## What needs to be done
Within the listing that follows, reproduce exactly the lines starting at the line with "2C3CDZAG3JH231834 2018 Dodge Challenger Sxt" and ending at the line with "Anti-Fatigue Workstation Mat", inclusive, and only those. Pictures are dropped.

## Given data
####
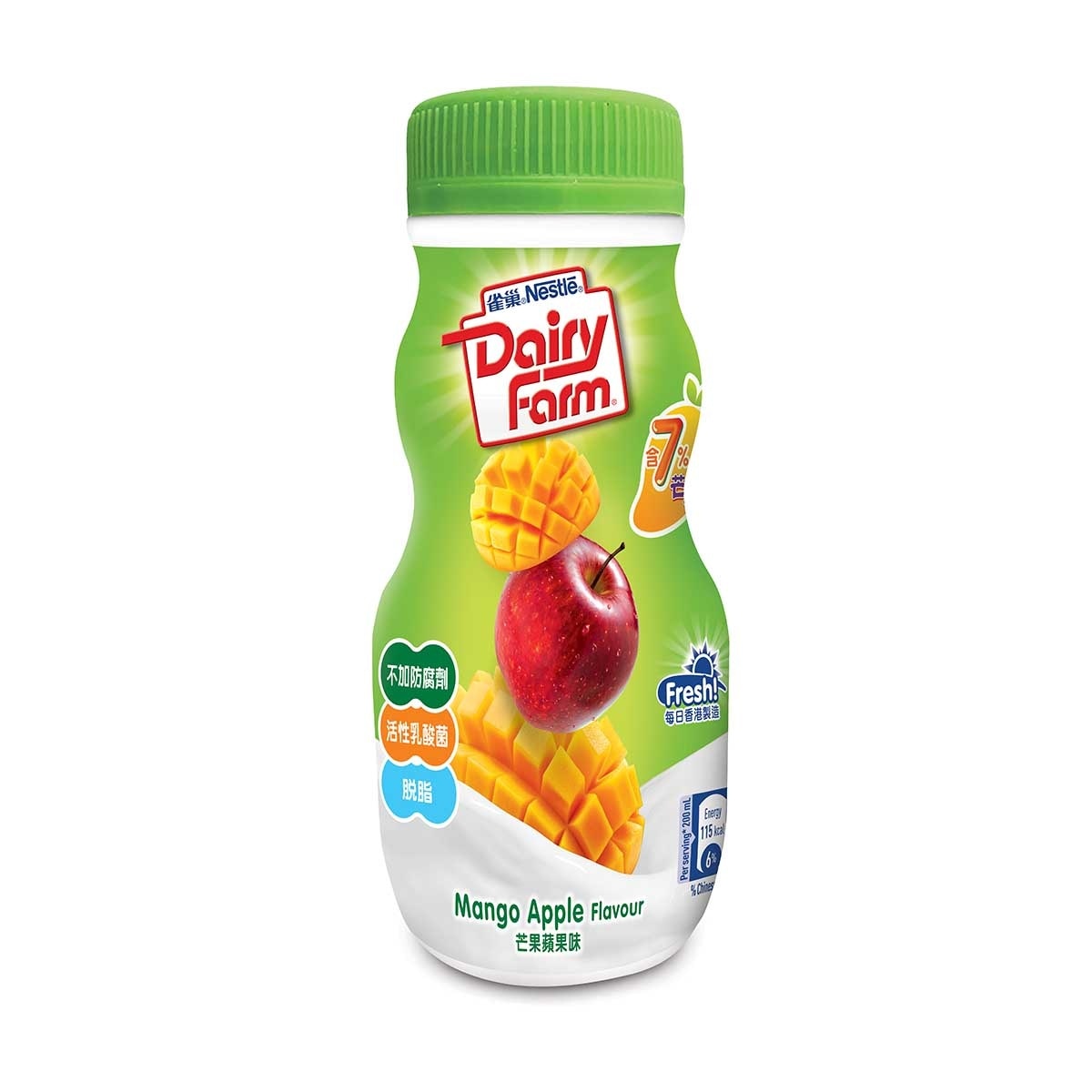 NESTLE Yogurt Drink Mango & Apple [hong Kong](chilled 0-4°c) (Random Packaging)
####
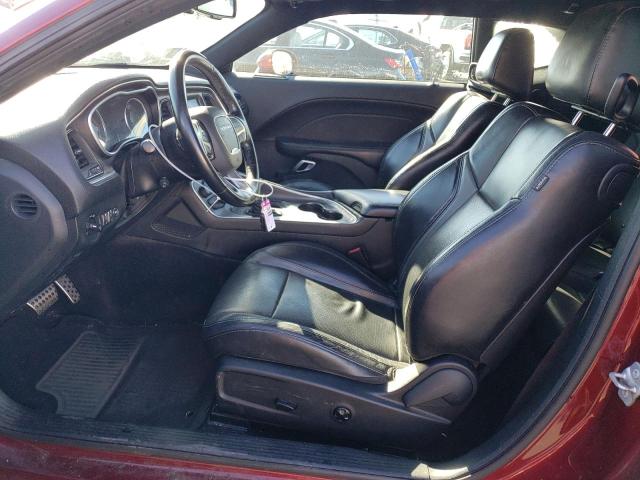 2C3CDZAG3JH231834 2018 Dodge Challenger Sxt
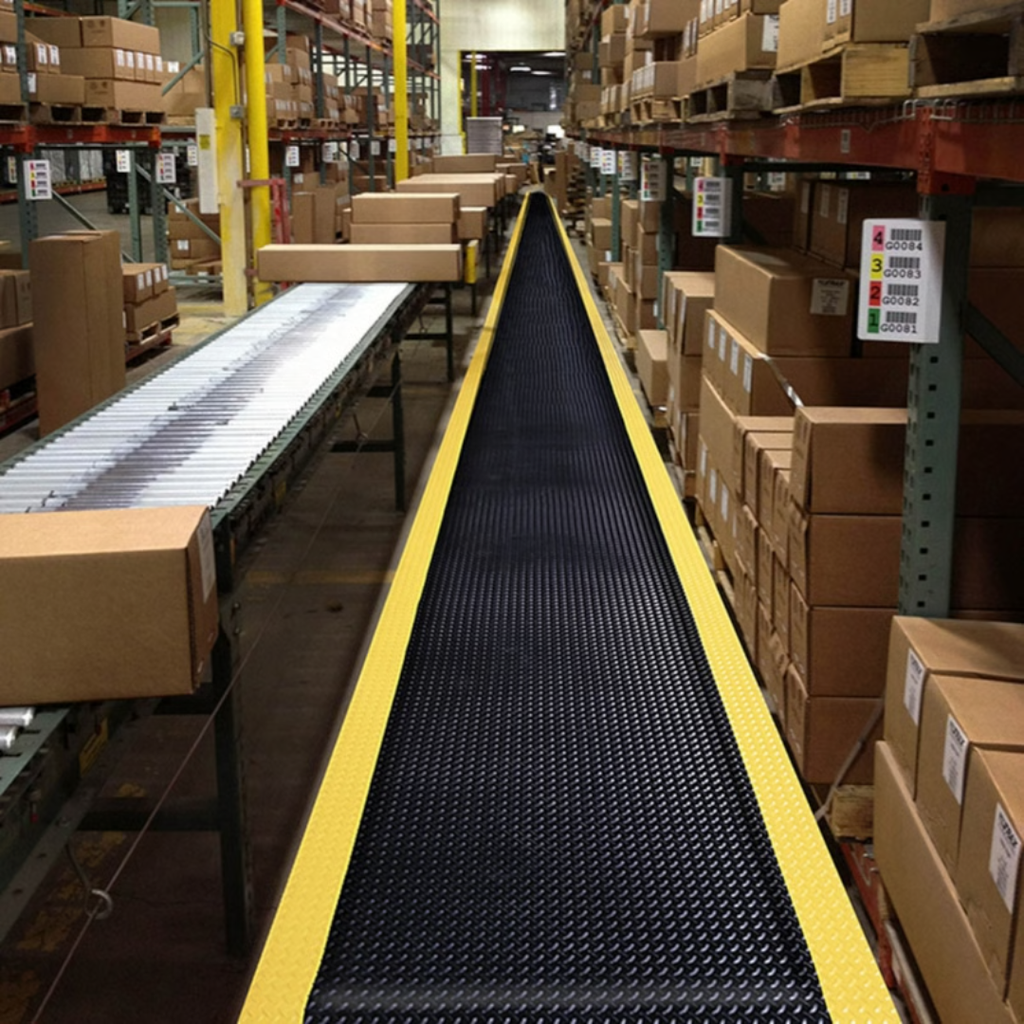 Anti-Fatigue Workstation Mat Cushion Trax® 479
####
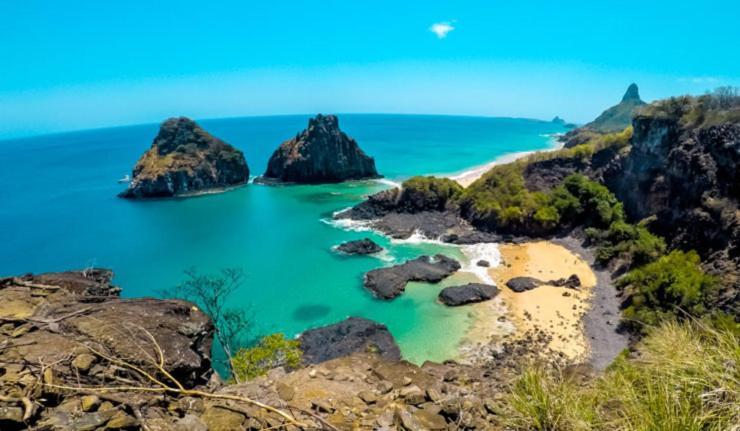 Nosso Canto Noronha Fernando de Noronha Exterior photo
####
## Output below
 2C3CDZAG3JH231834 2018 Dodge Challenger Sxt
 Anti-Fatigue Workstation Mat Cushion Trax® 479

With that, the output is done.